Systematic review and meta-regression.Objectives.
To compare the efficacy and safety of balloon kyphoplasty and vertebroplasty for the treatment of vertebral compression fractures, and to examine the prognostic factors that predict outcome.Summary of Background Data.
A previous systematic review of vertebroplasty by Levine et al in 2000 identified seven case series studies and no controlled studies.Methods.
A number of electronic databases were searched through March 1, 2004. Citation searches of included studies were undertaken and contact was made with experts in the field. No language restrictions were applied. All controlled and uncontrolled studies were included with the exception of case reports. Prognostic factors responsible for pain relief and cement leakage were examined using meta-regression.Results.
The following studies were included: balloon kyphoplasty (three nonrandomized comparative studies against conventional medical therapy and 13 case series), vertebroplasty (one nonrandomized comparative study against conventional medical care and 57 cases series), balloon kyphoplasty versus vertebroplasty (one nonrandomized comparative study). The majority of studies were undertaken in older women with osteoporotic vertebral compression fractures with long-term pain that was refractory to medical treatment. At this time, there is no good quality direct comparative evidence of balloon kyphoplasty versus vertebroplasty. From indirect comparison of case series evidence, the procedures appear to provide similar gains in pain relief while for balloon kyphoplasty there is better documentation of gains in patient functionality and quality of life.
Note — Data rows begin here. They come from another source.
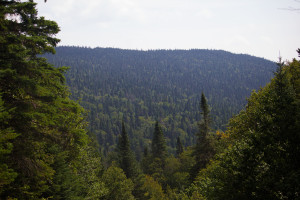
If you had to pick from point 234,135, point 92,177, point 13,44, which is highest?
point 13,44

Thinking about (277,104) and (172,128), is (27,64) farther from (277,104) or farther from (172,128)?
(172,128)

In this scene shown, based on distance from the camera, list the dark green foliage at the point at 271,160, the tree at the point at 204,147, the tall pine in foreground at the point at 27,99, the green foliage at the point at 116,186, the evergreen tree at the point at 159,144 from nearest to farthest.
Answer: the tall pine in foreground at the point at 27,99, the dark green foliage at the point at 271,160, the tree at the point at 204,147, the green foliage at the point at 116,186, the evergreen tree at the point at 159,144

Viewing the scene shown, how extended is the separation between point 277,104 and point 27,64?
12857 millimetres

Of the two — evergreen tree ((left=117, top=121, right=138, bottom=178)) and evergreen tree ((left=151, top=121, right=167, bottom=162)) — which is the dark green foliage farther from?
evergreen tree ((left=151, top=121, right=167, bottom=162))

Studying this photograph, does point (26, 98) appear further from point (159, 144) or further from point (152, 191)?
point (159, 144)

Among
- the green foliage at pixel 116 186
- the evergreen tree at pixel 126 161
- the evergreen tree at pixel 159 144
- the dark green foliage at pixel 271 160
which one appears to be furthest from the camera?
the evergreen tree at pixel 159 144

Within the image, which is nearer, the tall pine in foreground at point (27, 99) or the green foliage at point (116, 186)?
the tall pine in foreground at point (27, 99)

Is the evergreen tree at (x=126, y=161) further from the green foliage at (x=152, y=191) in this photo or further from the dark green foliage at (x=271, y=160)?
the dark green foliage at (x=271, y=160)

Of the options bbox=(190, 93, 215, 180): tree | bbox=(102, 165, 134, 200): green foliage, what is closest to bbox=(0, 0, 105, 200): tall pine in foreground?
bbox=(102, 165, 134, 200): green foliage

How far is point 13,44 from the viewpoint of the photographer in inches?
364

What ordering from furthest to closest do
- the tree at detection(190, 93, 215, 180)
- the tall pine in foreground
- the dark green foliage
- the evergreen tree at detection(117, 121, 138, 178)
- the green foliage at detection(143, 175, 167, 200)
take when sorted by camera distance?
the green foliage at detection(143, 175, 167, 200)
the evergreen tree at detection(117, 121, 138, 178)
the tree at detection(190, 93, 215, 180)
the dark green foliage
the tall pine in foreground

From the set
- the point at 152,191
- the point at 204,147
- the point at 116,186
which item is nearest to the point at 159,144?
the point at 152,191

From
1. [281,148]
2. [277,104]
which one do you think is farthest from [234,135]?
[281,148]

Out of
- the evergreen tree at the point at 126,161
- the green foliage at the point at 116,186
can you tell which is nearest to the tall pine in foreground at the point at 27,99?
the green foliage at the point at 116,186
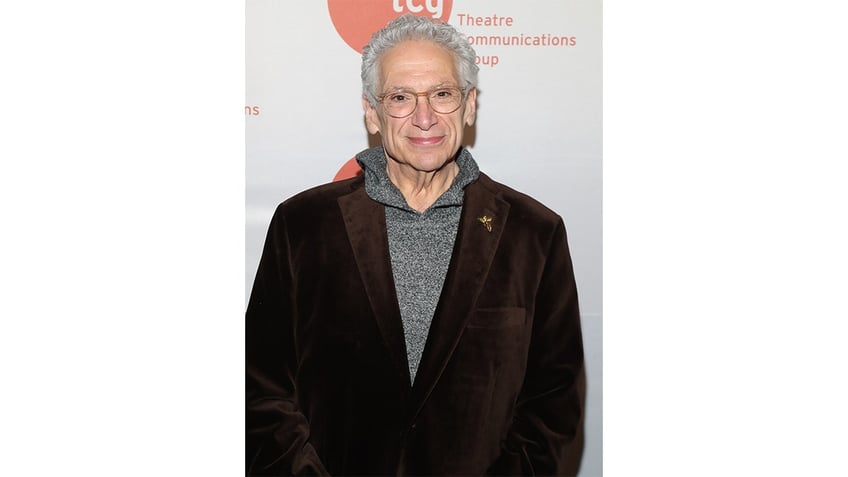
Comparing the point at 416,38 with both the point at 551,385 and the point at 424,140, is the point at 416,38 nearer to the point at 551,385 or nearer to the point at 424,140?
the point at 424,140

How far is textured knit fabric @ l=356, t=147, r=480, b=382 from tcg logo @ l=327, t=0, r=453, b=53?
43 centimetres

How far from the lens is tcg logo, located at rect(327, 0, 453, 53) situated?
2709 mm

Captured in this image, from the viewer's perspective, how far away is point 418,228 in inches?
99.0

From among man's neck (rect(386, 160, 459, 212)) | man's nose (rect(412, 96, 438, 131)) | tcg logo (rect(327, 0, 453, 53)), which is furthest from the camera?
tcg logo (rect(327, 0, 453, 53))

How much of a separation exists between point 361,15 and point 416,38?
1.10ft

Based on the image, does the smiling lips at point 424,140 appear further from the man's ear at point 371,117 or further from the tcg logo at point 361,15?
the tcg logo at point 361,15

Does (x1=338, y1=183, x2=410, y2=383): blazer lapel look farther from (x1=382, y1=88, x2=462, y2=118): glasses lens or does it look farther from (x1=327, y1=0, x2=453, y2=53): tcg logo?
(x1=327, y1=0, x2=453, y2=53): tcg logo

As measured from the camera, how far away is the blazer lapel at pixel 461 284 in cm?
244

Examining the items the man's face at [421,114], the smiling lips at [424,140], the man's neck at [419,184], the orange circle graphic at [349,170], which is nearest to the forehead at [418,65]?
the man's face at [421,114]

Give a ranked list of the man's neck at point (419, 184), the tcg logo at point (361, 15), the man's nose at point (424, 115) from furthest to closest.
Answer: the tcg logo at point (361, 15) < the man's neck at point (419, 184) < the man's nose at point (424, 115)

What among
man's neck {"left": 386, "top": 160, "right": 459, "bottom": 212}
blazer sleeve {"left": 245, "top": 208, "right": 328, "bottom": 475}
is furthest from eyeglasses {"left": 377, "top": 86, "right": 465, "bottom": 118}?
blazer sleeve {"left": 245, "top": 208, "right": 328, "bottom": 475}
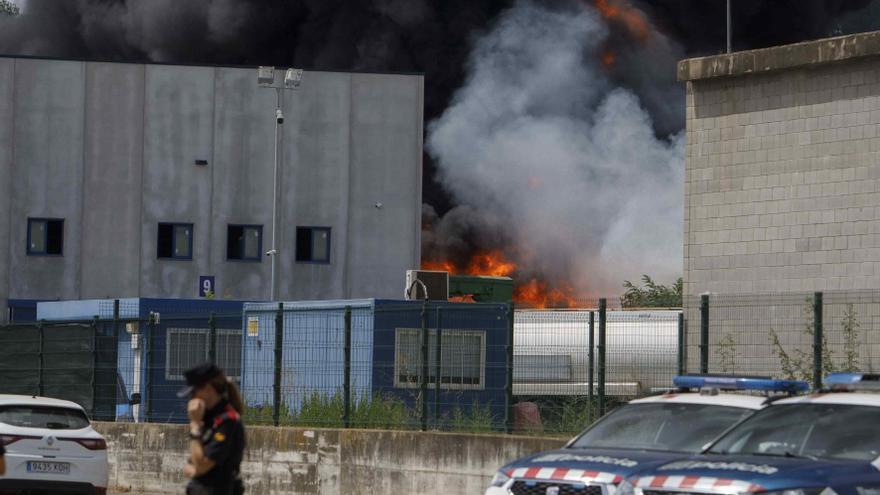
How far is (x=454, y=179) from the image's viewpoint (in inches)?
3546

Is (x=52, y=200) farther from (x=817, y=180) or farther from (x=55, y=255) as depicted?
(x=817, y=180)

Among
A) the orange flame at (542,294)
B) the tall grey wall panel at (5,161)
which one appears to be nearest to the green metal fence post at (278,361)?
the tall grey wall panel at (5,161)

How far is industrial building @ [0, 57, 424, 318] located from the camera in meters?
59.5

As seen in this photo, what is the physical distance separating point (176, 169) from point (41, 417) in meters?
42.4

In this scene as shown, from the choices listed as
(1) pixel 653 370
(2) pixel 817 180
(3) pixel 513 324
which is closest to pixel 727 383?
(1) pixel 653 370

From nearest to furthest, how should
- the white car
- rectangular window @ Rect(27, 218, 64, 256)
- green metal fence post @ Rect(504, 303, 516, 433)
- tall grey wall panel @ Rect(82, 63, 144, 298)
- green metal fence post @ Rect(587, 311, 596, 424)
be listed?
1. green metal fence post @ Rect(587, 311, 596, 424)
2. the white car
3. green metal fence post @ Rect(504, 303, 516, 433)
4. tall grey wall panel @ Rect(82, 63, 144, 298)
5. rectangular window @ Rect(27, 218, 64, 256)

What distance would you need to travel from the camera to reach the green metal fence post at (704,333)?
1747 cm

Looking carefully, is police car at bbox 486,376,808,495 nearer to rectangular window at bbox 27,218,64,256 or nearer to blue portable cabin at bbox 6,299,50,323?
blue portable cabin at bbox 6,299,50,323

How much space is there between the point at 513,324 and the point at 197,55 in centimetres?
6618

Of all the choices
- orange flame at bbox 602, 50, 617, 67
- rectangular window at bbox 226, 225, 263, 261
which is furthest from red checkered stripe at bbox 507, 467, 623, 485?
orange flame at bbox 602, 50, 617, 67

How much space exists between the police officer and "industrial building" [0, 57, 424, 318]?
48.7 m

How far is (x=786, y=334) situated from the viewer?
679 inches

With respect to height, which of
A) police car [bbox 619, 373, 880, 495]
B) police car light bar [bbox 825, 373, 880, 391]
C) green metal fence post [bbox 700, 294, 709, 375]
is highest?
green metal fence post [bbox 700, 294, 709, 375]

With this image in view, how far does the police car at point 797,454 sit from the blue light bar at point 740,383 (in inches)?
14.1
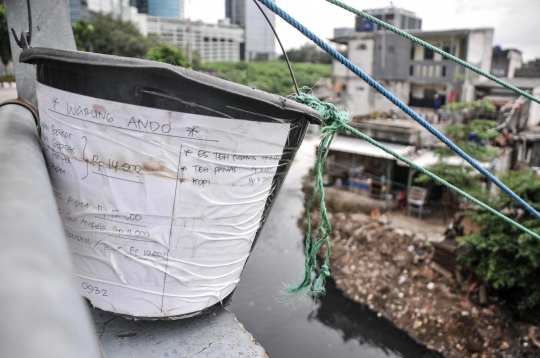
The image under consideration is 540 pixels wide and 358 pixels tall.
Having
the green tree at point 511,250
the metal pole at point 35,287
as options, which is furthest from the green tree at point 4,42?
the green tree at point 511,250

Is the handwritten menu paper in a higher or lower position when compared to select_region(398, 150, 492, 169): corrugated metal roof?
higher

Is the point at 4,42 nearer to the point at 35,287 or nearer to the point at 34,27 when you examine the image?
the point at 34,27

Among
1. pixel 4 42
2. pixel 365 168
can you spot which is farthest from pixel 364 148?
pixel 4 42

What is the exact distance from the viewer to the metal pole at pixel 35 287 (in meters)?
0.42

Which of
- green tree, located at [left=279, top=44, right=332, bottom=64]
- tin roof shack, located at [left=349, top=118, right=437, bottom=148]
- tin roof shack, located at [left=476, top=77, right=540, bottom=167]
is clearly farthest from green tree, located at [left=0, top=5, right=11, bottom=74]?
green tree, located at [left=279, top=44, right=332, bottom=64]

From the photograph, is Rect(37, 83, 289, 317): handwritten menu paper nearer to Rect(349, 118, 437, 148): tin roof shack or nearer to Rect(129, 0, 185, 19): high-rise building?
Rect(349, 118, 437, 148): tin roof shack

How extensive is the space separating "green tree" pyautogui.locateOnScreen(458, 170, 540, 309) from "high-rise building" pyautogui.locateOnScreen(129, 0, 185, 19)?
147 ft

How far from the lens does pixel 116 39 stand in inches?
1276

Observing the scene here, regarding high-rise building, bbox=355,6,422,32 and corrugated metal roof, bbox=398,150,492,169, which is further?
high-rise building, bbox=355,6,422,32

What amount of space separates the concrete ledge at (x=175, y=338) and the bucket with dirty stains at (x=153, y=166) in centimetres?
15

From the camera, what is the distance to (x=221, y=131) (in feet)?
4.44

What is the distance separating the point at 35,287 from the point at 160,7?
172 ft

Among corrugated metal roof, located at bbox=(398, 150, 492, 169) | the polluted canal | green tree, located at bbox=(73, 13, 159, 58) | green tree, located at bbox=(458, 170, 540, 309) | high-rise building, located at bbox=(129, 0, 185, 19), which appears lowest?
the polluted canal

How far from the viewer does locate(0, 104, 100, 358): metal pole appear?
42 cm
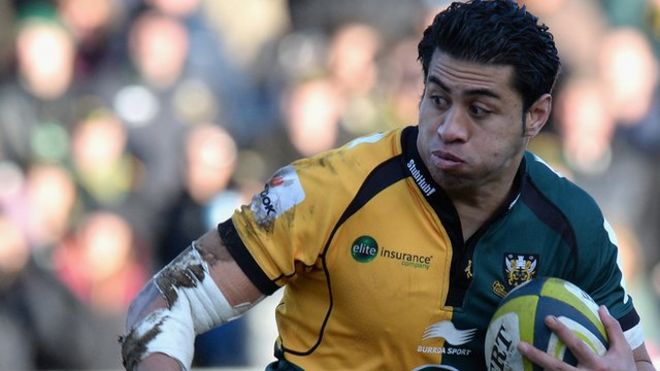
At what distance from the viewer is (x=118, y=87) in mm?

The level of cement leakage and number of reported adverse events (pulmonary emboli and neurologic injury) in balloon kyphoplasty was significantly lower than for vertebroplasty. These findings were confirmed by meta-regression analysis.Conclusions.
There is Level III evidence to support balloon kyphoplasty and vertebroplasty as effective therapies in the management of patients with symptomatic osteoporotic vertebral compression fractures refractory to conventional medical therapy. Although there was a good ratio of benefit to harm for both procedures, balloon kyphoplasty appears to offer the better adverse event profile. These conclusions need to be updated on the basis of the findings of ongoing randomized controlled trials.